Page excerpt:

Superfluidity in Helium-3

While the frictionless flow of superfluid Helium-4 is a celebrated marvel of quantum mechanics, its sibling, Helium-3, presents a far deeper puzzle. As fermions, Helium-3 atoms are governed by the Pauli Exclusion Principle, which forbids them from occupying the same quantum state, seemingly making a collective superfluid state impossible. This article addresses this fundamental conundrum, exploring the ingenious solution nature has devised. It delves into the principles behind the exotic pairing of Helium-3 atoms and the rich variety of quantum phases that emerge. The first chapter, "Principles and Mechanisms," will uncover the physics of p-wave, spin-triplet Cooper pairs and the unique properties of the A and B phases. Following this, the "Applications and Interdisciplinary Connections" chapter will reveal why this supercooled liquid is a crucial conceptual laboratory, bridging condensed matter physics with thermodynamics, cosmology, and even the search for elementary particles.

Imagine you are at the universe's coldest party. In one corner, you have a crowd of Helium-4 atoms. They are sociable, agreeable particles we call ​​bosons​​. As the temperature drops, they have no problem huddling together, losing their individual identities and collapsing into a single, coherent quantum state—a superfluid that flows with zero friction. Now, in the other corner, you have the shy, antisocial cousins: Helium-3 atoms. These particles, known as ​​fermions​​, live by a strict rule of personal space called the ​​Pauli Exclusion Principle​​. This principle, the very same one that structures the electron shells of atoms and prevents white dwarf stars from collapsing, forbids any two identical fermions from occupying the same quantum state.

So, how could Helium-3 possibly form a superfluid? If they can't all pile into the lowest energy state like the Helium-4 atoms do, it seems impossible. And for a long time, at the temperatures where Helium-4 performs its frictionless dance, Helium-3 remains a perfectly ordinary, viscous liquid. The party seems over for them. But nature, in its infinite craftiness, has found a loophole.

The solution is not for the Helium-3 atoms to give up their fermionic nature, but to disguise it. If you can't join the boson party as an individual, find a partner and go as a couple! This is the essence of ​​Cooper pairing​​. Two Helium-3 atoms, under just the right, exquisitely cold conditions (a thousand times colder than for Helium-4), can form a bound pair. This pair of two fermions behaves, on the whole, like a single boson. Now these new composite bosons can undergo their own form of condensation, forming the long-sought superfluid state.

This pairing is a delicate and counter-intuitive affair. At close range, two Helium-3 atoms strongly repel each other. The "glue" that binds them is a subtle, long-range attraction arising from distortions in the surrounding quantum liquid. Think of it like two people on a soft mattress; the depression one person makes can cause the other to slide toward them, even if they never touch. This pairing interaction is incredibly weak, which is why the transition to superfluidity in Helium-3 only occurs in the millikelvin regime.

Extracted page text data:

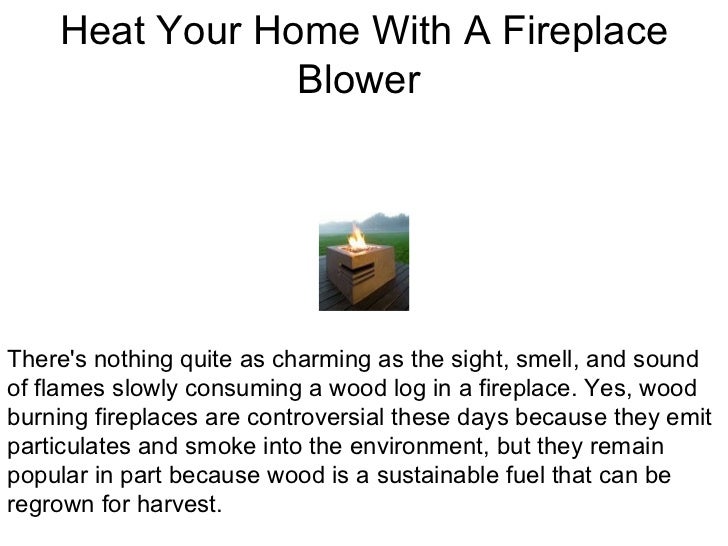 Heat Your Home With A Fireplace Blower

There's nothing quite as charming as the sight, smell, and sound of flames slowly consuming a wood log in a fireplace. Yes, wood burning fireplaces are controversial these days because they emit particulates and smoke into the environment, but they remain popular in part because wood is a sustainable fuel that can be regrown for harvest.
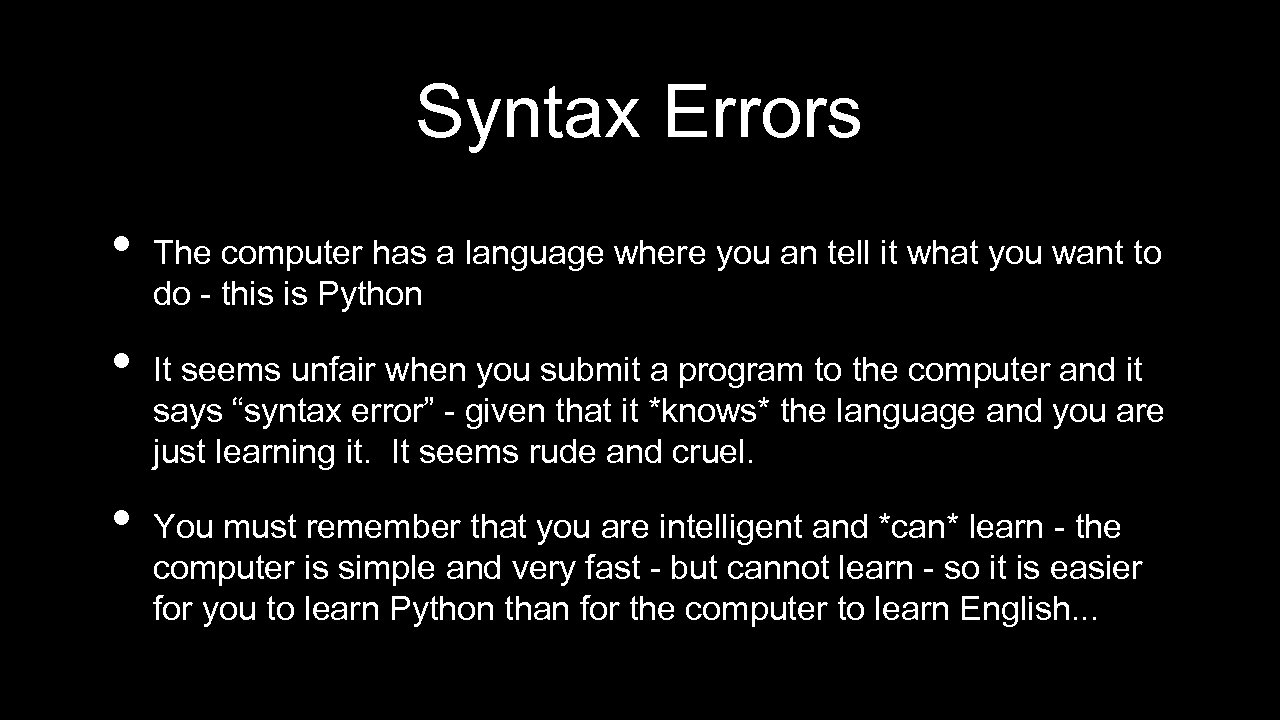 Syntax Errors

• The computer has a language where you an tell it what you want to do - this is Python

• It seems unfair when you submit a program to the computer and it says “syntax error” - given that it *knows* the language and you are just learning it. It seems rude and cruel.

• You must remember that you are intelligent and *can* learn - the computer is simple and very fast - but cannot learn - so it is easier for you to learn Python than for the computer to learn English...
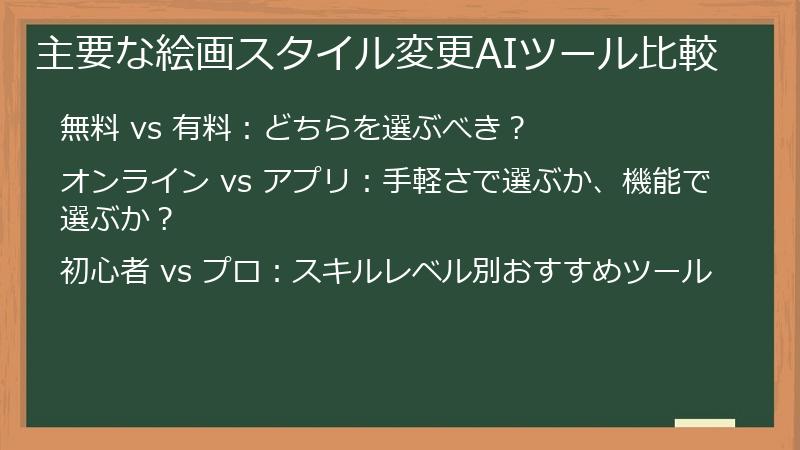 主要な絵画スタイル変更AIツール比較

無料 vs 有料：どちらを選ぶべき？

オンライン vs アプリ：手軽さで選ぶか、機能で選ぶか？

初心者 vs プロ：スキルレベル別おすすめツール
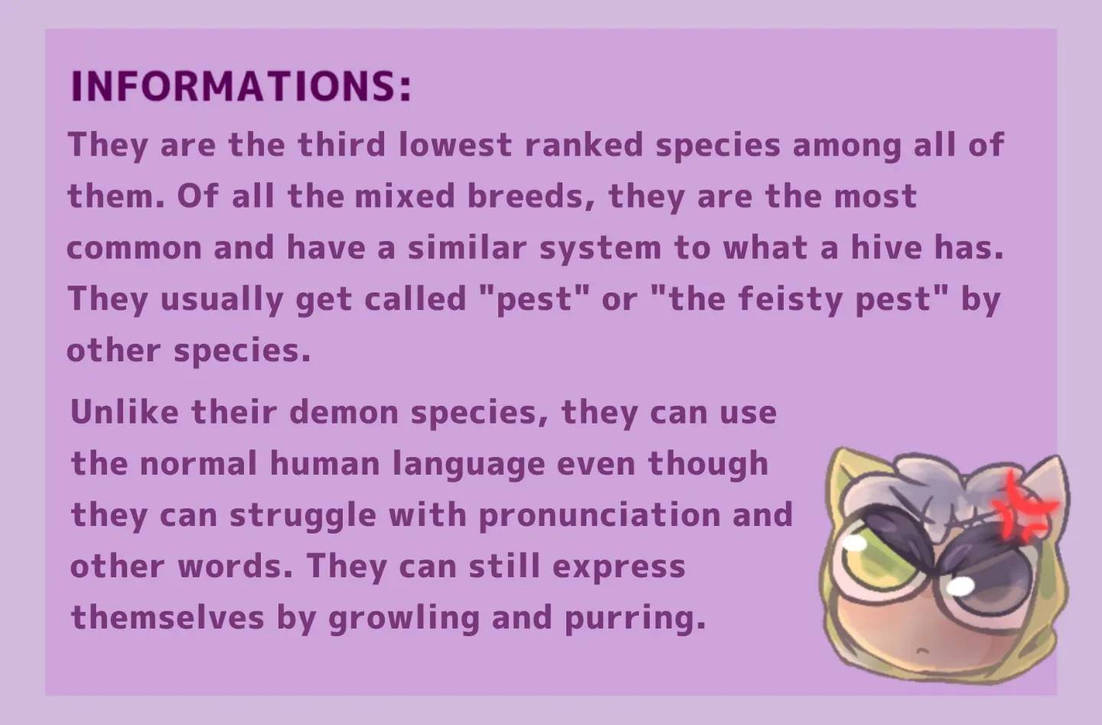 INFORMATIONS:

They are the third lowest ranked species among all of them. Of all the mixed breeds, they are the most common and have a similar system to what a hive has. They usually get called "pest" or "the feisty pest" by other species.

Unlike their demon species, they can use the normal human language even though they can struggle with pronunciation and other words. They can still express themselves by growling and purring.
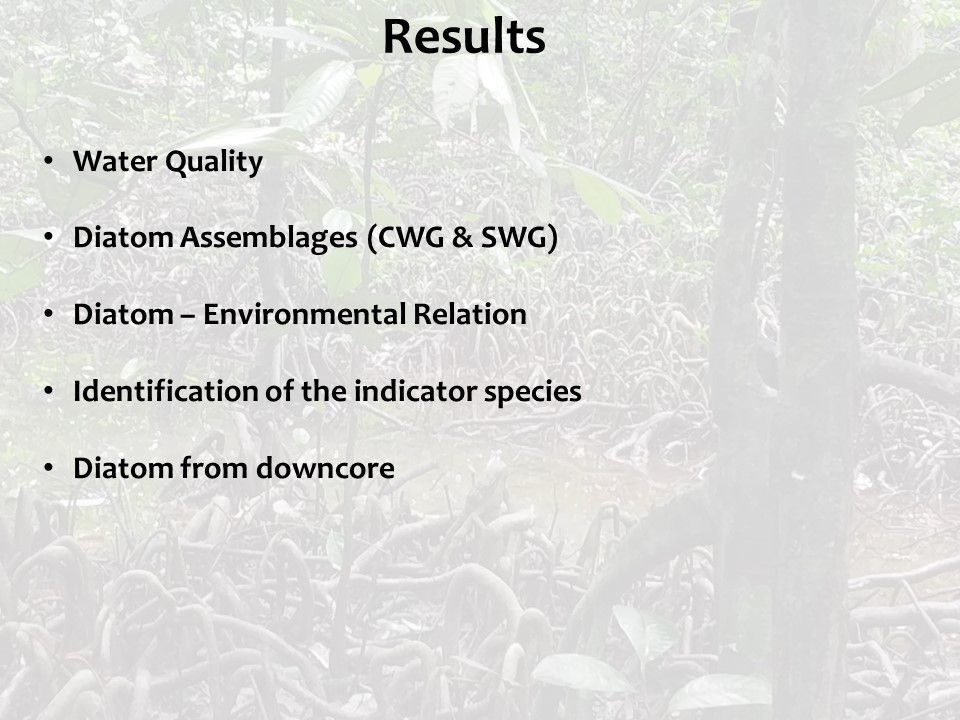 Results

• Water Quality

• Diatom Assemblages (CWG & SWG)

• Diatom – Environmental Relation

• Identification of the indicator species

• Diatom from downcore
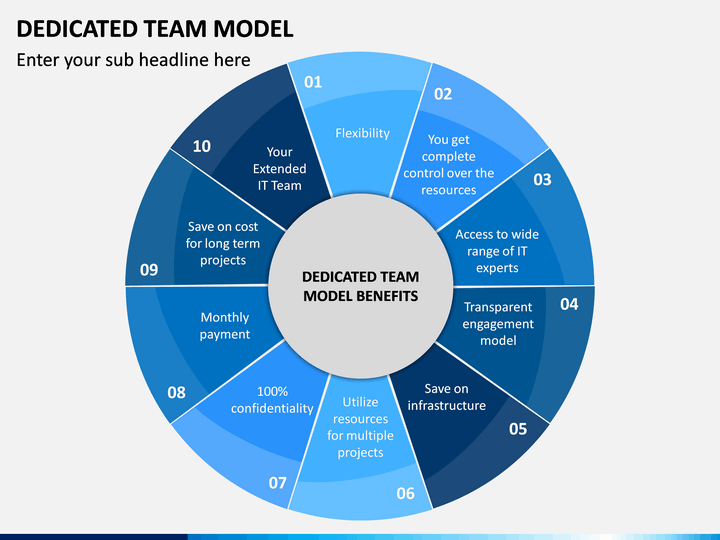 DEDICATED TEAM MODEL

Enter your sub headline here

DEDICATED TEAM MODEL BENEFITS

01
Flexibility

02
You get complete control over the resources

03
Access to wide range of IT experts

04
Transparent engagement model

05
Save on infrastructure

06
Utilize resources for multiple projects

07
100% confidentiality

08
Monthly payment

09
Save on cost for long term projects

10
Your Extended IT Team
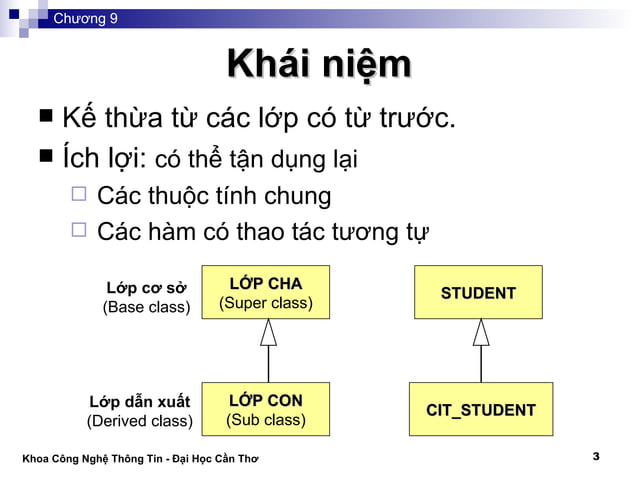 Chương 9

Khái niệm

■ Kế thừa từ các lớp có từ trước.

■ Ích lợi: có thể tận dụng lại

□ Các thuộc tính chung

□ Các hàm có thao tác tương tự

Lớp cơ sở
(Base class)

LỚP CHA
(Super class)

STUDENT

Lớp dẫn xuất
(Derived class)

LỚP CON
(Sub class)

CIT_STUDENT

Khoa Công Nghệ Thông Tin - Đại Học Cần Thơ

3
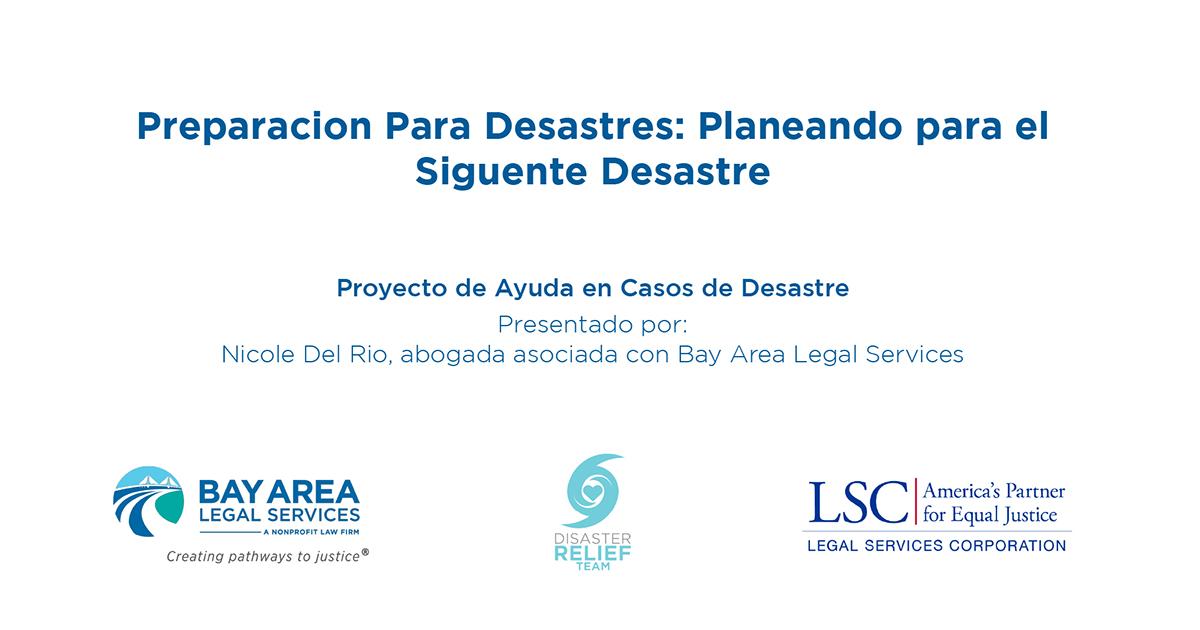 Preparacion Para Desastres: Planeando para el Siguente Desastre

Proyecto de Ayuda en Casos de Desastre
Presentado por:
Nicole Del Rio, abogada asociada con Bay Area Legal Services

BAY AREA
LEGAL SERVICES
A NONPROFIT LAW FIRM
Creating pathways to justice®

DISASTER
RELIEF
TEAM

LSC America's Partner for Equal Justice
LEGAL SERVICES CORPORATION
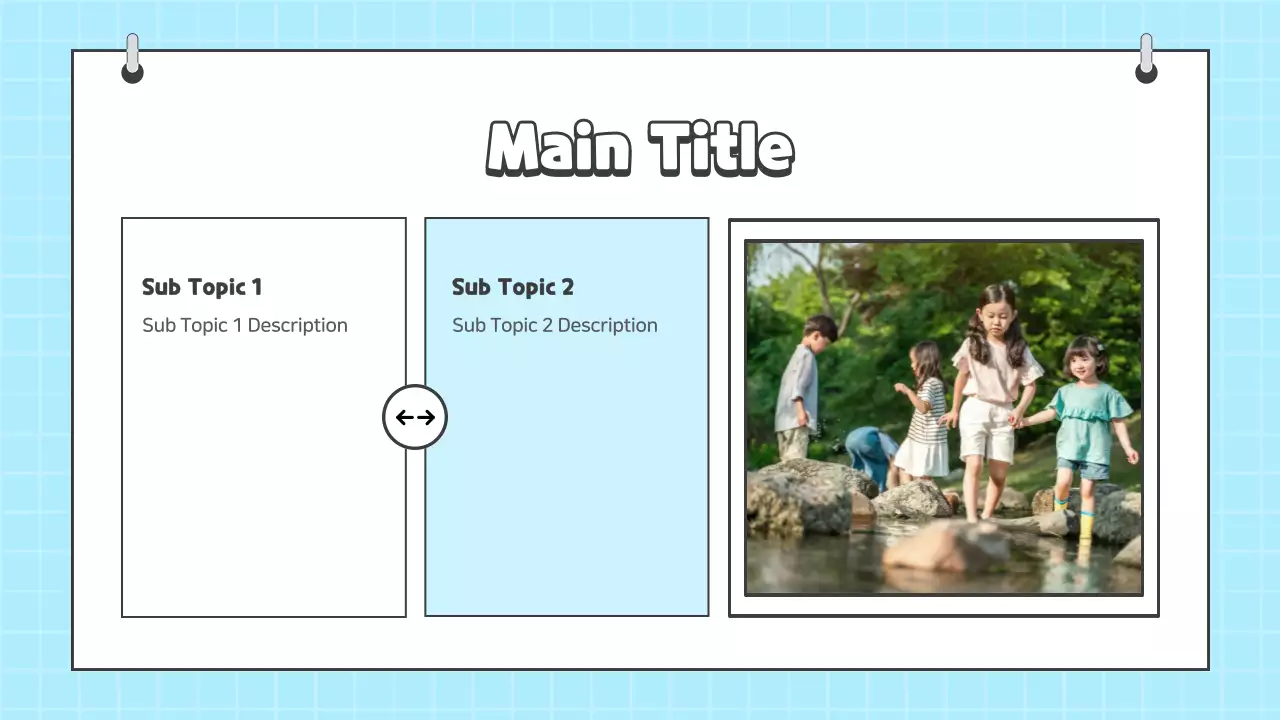 Main Title

Sub Topic 1
Sub Topic 1 Description

Sub Topic 2
Sub Topic 2 Description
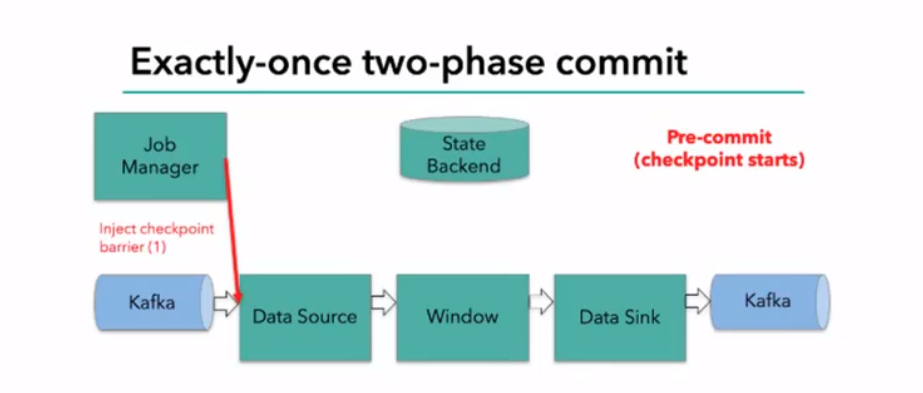 Exactly-once two-phase commit

Job Manager

State Backend

Pre-commit
(checkpoint starts)

Inject checkpoint barrier (1)

Kafka

Data Source

Window

Data Sink

Kafka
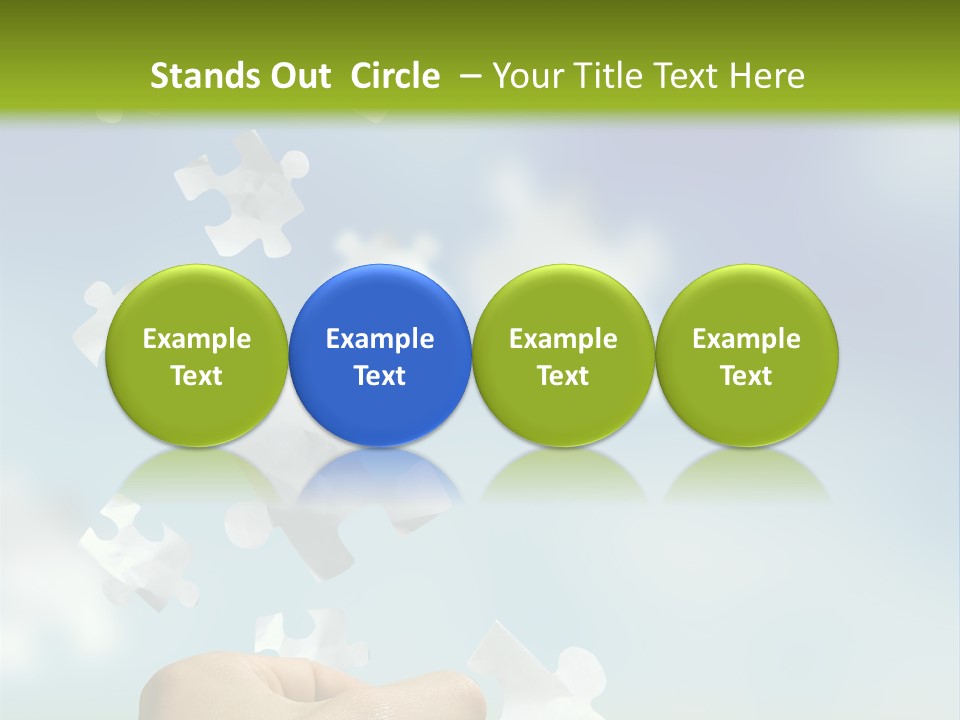 Stands Out Circle – Your Title Text Here

Example Text

Example Text

Example Text

Example Text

List of tasks:
• 1. In the helium-3 superfluidity text, which fields does the "Applications and Interdisciplinary Connections" chapter connect? List every one.
• 2. According to the helium-3 superfluidity text, how much colder than for Helium-4 must conditions be for two Helium-3 atoms to form a bound pair?
• 3. Turn the paragraph of the helium-3 superfluidity text that begins "This pairing is a delicate and counter-intuitive affair" into a short bulleted list that keeps its main facts.

Exercise results:
• 1.
- Condensed matter physics
- Thermodynamics
- Cosmology
- The search for elementary particles

• 2. A thousand times colder.

• 3.
- Helium-3 atoms repel each other strongly at close range.
- A subtle, long-range attraction binds them. It comes from distortions in the surrounding quantum liquid, much as a dent made by one person on a soft mattress can make another person slide toward them.
- This pairing interaction is very weak, so Helium-3 becomes superfluid only in the millikelvin range.